Upper slopes on Cho Oyu

The good news first: The finished spring season in the Himalayas has shown that coordinated rescue operations for climbers in serious trouble are also possible in Tibet. For example, the Chinese authorities even allowed the use of Nepalese rescue helicopters in the case of the Bulgarian Boyan Petrov, missing on the eight-thousander Shishapangma. At the same time, a team consisting of three Sherpas and three Chinese climbers, was searching for Boyan directly on the mountain’s slopes. Unfortunately in vain. But the cooperation between Nepalese and Tibetan rescuers could have set standards for the future. Also on the 8,188-meter high Cho Oyu, a three-person Chinese-Tibetan rescue team was deployed immediately after an emergency call. Now for the bad news: As with Petrov, there was no happy ending in this case too. And the world hasn’t heard about it either –till today.

“His body is still there”

Atanas Skatov on Cho Oyu

The Bulgarian climber Atanas Skatov informed me that a South Korean member of his team died in Camp 1 on 15 May. Skatov had climbed Cho Oyu on 13 May without bottled oxygen – for the 40-year-old it was his sixth of the 14 eight-thousanders. Like him, the young Korean was a member of the team of the Nepalese expedition operator “Satori”, wrote Atanas. “I was the last person to talk with him on 14 May at 1 pm in Camp 2 at 7,150 meters.” At that time, the Korean was in good shape and said that he wanted to follow Skatov to Camp 1 later. According to Atanas, however, he did not arrive there. The team’s expedition cook then alerted the China Tibet Mountaineering Association (CTMA). That same evening, three rescuers arrived and ascended to Camp 2 on 15 May. Skatov had already gone to the Tibetan city of Tingri at that time. “In the evening I was informed that the rescuers had found the Korean in Camp 2 and helped him to descend to Camp 1. That’s where he died. And his body is still there,” wrote Skatov.
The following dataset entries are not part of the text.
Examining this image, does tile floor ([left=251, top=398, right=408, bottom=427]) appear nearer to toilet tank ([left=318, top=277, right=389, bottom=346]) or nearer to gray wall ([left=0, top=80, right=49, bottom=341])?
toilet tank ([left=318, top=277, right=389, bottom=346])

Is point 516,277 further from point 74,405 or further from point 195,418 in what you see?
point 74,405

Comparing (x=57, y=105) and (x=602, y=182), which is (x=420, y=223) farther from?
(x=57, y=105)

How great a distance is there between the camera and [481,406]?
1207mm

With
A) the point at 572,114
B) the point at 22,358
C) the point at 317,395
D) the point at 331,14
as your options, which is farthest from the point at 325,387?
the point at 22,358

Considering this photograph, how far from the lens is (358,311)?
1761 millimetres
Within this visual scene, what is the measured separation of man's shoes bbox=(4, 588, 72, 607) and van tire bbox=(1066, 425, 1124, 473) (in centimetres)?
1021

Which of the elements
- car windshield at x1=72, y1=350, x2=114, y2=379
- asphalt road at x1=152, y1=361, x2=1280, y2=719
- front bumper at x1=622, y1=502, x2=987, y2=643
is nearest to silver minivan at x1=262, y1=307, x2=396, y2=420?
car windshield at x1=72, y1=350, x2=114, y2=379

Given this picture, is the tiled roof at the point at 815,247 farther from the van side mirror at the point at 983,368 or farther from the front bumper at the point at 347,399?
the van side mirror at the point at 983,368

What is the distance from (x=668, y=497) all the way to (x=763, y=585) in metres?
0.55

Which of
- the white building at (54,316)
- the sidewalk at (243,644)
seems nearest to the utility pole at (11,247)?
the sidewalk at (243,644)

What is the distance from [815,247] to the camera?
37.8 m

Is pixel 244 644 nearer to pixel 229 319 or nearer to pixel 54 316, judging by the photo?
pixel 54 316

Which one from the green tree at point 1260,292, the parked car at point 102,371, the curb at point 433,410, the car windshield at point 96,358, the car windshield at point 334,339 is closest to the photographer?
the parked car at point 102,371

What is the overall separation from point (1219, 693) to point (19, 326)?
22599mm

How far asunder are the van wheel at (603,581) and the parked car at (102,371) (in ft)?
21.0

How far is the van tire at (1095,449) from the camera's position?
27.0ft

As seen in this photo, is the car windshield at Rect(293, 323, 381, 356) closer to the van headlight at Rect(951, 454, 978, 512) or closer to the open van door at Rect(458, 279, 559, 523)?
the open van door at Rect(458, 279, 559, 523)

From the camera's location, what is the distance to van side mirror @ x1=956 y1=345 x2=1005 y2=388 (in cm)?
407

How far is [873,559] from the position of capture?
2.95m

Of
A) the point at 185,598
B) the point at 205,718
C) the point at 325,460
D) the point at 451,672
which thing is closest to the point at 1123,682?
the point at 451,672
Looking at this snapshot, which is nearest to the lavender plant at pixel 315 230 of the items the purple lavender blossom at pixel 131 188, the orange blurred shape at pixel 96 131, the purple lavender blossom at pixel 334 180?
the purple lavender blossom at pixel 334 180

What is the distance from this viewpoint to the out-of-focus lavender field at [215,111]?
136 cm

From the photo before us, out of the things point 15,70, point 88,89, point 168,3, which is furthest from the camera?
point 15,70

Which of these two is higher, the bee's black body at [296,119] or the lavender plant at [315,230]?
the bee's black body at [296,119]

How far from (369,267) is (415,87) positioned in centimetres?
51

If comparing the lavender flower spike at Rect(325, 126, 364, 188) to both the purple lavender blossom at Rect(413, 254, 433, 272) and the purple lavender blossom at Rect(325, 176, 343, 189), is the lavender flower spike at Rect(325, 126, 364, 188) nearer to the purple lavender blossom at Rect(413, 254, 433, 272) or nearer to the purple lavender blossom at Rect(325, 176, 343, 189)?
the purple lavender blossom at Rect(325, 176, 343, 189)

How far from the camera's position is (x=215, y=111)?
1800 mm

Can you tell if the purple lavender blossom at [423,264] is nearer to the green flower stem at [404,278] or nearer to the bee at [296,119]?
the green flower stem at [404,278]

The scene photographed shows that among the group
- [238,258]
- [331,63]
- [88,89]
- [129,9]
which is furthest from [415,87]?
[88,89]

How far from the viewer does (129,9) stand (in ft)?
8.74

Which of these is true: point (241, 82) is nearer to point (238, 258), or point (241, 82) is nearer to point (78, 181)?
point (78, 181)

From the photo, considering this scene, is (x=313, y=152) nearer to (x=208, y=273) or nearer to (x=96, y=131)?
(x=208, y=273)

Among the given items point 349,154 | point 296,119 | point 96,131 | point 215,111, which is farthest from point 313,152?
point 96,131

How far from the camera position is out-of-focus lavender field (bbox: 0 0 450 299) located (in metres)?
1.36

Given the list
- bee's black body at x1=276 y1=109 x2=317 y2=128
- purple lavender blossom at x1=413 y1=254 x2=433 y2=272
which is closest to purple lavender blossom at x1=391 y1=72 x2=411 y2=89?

Expedition operator confirms the reports

R.I.P.

A French climber largely confirmed this information to Billi Bierling from the chronicle “Himalayan Database”: the Korean had been “very unwell” and “apparently” had died in Camp 1 on 15 May. At that time, the German expedition leader Felix Berg of the operator “Summit Climb” was already on his return journey after his summit success (also without bottled oxygen). But his group had also met the Korean on the mountain. “When we came down from the summit, he turned around at about 7,850 meters,” Felix wrote to me. Later it was said that the Korean was still in Camp 2, two versions were circulating: He had run out of strength and had problems to descend. The other one, according to Felix, was: “He wants to make another summit attempt – without descent!” I have asked the expedition operator Satori several times for a comment and today finally got a reply: The 28-year-old Korean Park Shin-yong had passed away on Cho Oyu on 16 May, Rishi Bhandari, head of the company, wrote to me: “We are unable to save him because he was so weak and tired.”